Sale of point has residents concerned

Potential buyer would build mansion on site
17-acre site worth $1.3 million
Redemptorists want funds for projects here, abroad
Anne Arundel

October 06, 2003

For years, residents on Riverview Avenue near Annapolis have enjoyed their very own Eden, 17 acres of sunny meadows and vine-tangled woods along the water that was more or less abandoned in the 1980s by the Catholic priests who once swam and picnicked there.

"So far, the property has remained pure," said Dick Morin, who lives down the street from the overgrown place, a Severn River landmark that many in the Annapolis area refer to as Priest Point.

Today, the Redemptorists of the State of Maryland, an order of priests who founded St.

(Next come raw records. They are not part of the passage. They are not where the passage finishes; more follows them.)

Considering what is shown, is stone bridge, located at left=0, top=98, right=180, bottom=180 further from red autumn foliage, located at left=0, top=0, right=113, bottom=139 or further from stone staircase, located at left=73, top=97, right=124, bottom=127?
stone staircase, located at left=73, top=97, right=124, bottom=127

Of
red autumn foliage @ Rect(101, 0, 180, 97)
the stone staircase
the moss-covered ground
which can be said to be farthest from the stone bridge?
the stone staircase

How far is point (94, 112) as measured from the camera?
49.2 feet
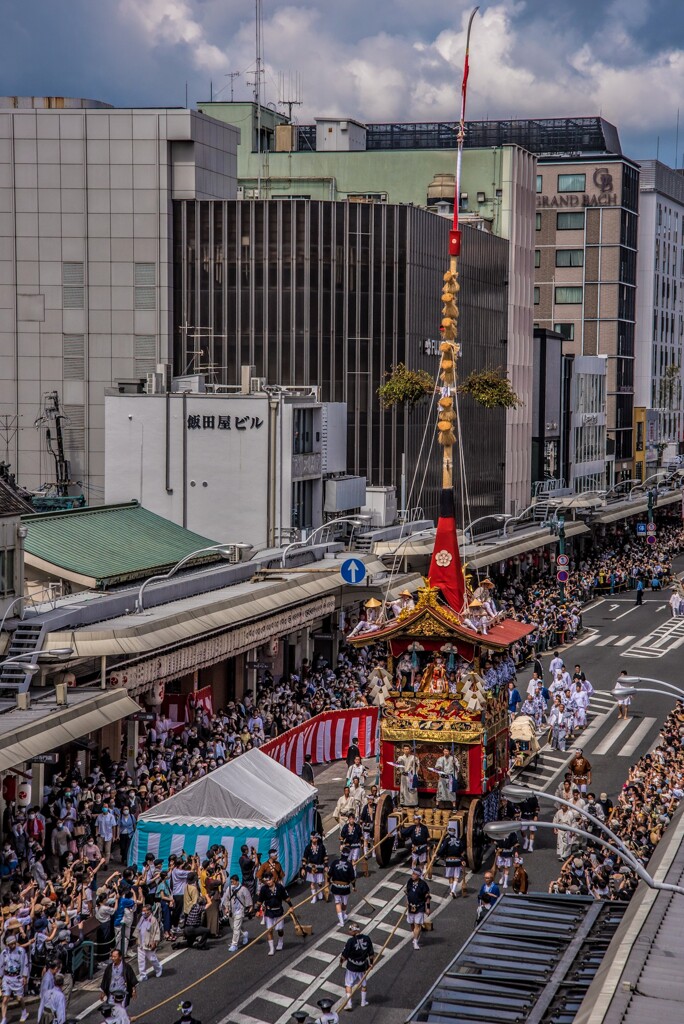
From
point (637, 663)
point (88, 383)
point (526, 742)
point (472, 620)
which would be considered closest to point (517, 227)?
point (88, 383)

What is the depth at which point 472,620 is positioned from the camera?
3362 cm

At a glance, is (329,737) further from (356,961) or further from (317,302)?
(317,302)

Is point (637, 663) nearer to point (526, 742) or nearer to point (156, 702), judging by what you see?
point (526, 742)

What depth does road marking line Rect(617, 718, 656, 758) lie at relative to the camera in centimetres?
4491

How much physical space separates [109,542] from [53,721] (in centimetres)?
1690

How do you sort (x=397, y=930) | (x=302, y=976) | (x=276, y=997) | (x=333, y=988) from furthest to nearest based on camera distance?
1. (x=397, y=930)
2. (x=302, y=976)
3. (x=333, y=988)
4. (x=276, y=997)

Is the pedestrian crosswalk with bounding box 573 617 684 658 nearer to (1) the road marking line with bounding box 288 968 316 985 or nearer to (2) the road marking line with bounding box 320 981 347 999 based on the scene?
(1) the road marking line with bounding box 288 968 316 985

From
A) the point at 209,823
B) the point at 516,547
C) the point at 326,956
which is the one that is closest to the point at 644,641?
the point at 516,547

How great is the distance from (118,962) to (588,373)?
9621 cm

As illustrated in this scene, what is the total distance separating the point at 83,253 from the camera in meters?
79.2

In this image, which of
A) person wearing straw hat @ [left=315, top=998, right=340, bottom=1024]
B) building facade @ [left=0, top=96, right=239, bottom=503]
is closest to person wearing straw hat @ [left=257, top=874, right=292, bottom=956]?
person wearing straw hat @ [left=315, top=998, right=340, bottom=1024]

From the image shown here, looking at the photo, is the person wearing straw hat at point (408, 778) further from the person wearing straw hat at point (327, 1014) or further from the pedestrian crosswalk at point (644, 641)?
the pedestrian crosswalk at point (644, 641)

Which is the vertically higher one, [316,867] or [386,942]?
[316,867]

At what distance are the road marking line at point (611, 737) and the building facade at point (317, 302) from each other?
29169 millimetres
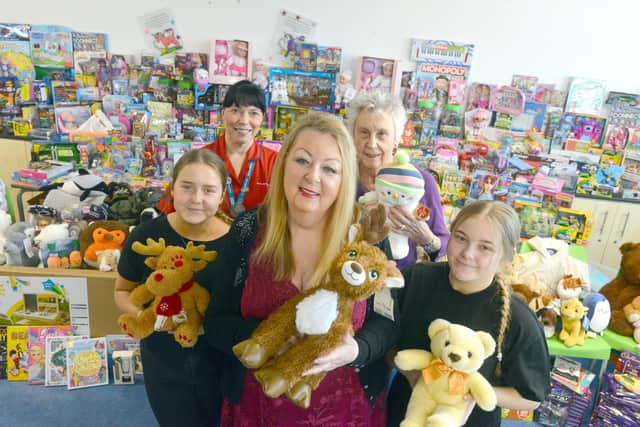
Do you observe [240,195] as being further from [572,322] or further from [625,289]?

Mary's Parish in Annapolis, are poised to sell the tract to a buyer who wants to build a mansion on it.

Sale of the property, worth $1.3 million or more, could help the Catholic church raise much-needed funds for missions at home and abroad. But local residents say they fear that the transaction could dash their hopes of preserving the wildlife sanctuary.

"This is one of the last undeveloped pieces of land on Weems Creek and the Severn River," said Fred Kelly, a "riverkeeper" of the Severn who passes the point, with its towering oaks and chestnuts, on daily patrols. "It's a gorgeous location. ... And we are desperately trying to keep some open space on the water's edge."

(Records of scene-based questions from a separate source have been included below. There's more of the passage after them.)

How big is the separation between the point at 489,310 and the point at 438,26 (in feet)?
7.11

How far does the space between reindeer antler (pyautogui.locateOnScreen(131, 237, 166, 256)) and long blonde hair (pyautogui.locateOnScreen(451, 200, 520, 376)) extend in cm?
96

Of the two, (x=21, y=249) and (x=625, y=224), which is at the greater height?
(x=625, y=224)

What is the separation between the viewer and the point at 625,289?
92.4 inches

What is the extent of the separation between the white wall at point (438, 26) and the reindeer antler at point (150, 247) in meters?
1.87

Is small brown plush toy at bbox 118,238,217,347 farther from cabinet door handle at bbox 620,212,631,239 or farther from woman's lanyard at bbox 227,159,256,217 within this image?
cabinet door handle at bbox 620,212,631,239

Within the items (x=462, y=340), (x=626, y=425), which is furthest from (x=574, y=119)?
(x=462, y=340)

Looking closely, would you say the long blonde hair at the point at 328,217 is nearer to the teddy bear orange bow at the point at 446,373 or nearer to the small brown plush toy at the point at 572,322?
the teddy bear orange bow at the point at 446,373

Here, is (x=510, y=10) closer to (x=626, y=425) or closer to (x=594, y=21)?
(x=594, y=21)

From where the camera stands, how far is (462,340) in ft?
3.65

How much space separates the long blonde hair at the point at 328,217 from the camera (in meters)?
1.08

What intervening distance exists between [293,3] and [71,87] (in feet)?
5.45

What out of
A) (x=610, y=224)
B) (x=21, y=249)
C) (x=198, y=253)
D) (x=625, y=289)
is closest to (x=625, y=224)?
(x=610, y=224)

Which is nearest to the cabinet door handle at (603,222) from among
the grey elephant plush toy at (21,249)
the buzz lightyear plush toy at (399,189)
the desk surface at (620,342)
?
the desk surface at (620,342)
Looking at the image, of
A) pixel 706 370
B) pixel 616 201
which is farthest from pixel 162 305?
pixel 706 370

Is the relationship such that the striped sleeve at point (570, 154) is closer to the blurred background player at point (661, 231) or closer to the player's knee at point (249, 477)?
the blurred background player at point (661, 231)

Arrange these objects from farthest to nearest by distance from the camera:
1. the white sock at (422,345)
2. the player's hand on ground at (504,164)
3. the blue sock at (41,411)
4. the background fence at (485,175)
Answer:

The potential buyer has applied to the county for a variance to build the mansion, but Anne Arundel County planners are opposed to allowing residential construction on most of the land, which is zoned for open space. The county board of appeals will review the project Oct. 21.

Members of the Weems Creek Conservancy - which is working with state and local officials to clean the waterway and revitalize fragile grass and oyster populations - are desperately trying to raise funds to purchase Priest Point, which is home to bald eagles, fox, river otter and flocks of birds.

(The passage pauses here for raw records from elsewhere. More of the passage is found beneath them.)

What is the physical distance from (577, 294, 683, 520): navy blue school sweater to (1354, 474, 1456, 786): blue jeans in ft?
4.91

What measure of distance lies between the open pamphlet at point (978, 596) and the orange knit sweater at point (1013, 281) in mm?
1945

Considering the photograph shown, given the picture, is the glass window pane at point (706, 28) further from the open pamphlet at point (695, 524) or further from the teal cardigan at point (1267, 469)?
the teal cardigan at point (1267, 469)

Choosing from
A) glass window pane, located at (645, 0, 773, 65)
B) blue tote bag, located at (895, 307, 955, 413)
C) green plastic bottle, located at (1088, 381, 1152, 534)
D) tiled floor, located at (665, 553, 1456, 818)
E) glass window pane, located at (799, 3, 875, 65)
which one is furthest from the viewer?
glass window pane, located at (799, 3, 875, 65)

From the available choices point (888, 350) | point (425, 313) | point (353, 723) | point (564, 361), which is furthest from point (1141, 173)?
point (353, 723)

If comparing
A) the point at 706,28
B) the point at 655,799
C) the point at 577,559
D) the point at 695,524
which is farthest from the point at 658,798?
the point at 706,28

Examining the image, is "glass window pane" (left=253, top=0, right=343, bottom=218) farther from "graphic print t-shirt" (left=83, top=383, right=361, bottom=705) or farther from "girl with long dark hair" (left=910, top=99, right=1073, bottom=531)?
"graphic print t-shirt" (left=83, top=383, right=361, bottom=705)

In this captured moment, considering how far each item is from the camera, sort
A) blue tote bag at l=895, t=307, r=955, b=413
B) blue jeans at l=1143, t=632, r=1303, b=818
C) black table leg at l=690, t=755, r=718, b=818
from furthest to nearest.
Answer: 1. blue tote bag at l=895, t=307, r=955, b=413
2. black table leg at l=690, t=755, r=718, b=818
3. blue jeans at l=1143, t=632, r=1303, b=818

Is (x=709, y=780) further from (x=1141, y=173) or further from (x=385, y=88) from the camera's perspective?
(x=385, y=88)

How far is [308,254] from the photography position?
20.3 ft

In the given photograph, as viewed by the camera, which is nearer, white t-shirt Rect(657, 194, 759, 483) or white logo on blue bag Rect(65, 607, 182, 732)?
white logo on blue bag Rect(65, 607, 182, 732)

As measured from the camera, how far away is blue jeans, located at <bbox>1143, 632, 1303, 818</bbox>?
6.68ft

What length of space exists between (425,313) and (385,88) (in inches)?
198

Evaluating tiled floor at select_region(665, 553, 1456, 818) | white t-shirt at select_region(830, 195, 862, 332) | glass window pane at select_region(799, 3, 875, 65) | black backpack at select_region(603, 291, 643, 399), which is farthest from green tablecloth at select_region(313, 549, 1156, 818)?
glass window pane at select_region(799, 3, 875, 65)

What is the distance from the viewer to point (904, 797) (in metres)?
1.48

They say that developing the site - including removing trees and vines, as well as adding impervious surfaces such as walkways and roofs - could increase the amount of sediment that runs into the Chesapeake Bay. Sediment chokes bay grasses, which are essential to crab and fish populations.

"We still have some hopes of buying the property," said Evan Belaga, an Annapolis resident and president of the Weems Creek group, which has been trying to purchase the site for almost two years.

But members of the tightly knit religious community, including Redemptorist priests at St. Mary's Parish, have refused to work with them, Belaga and other conservationists said.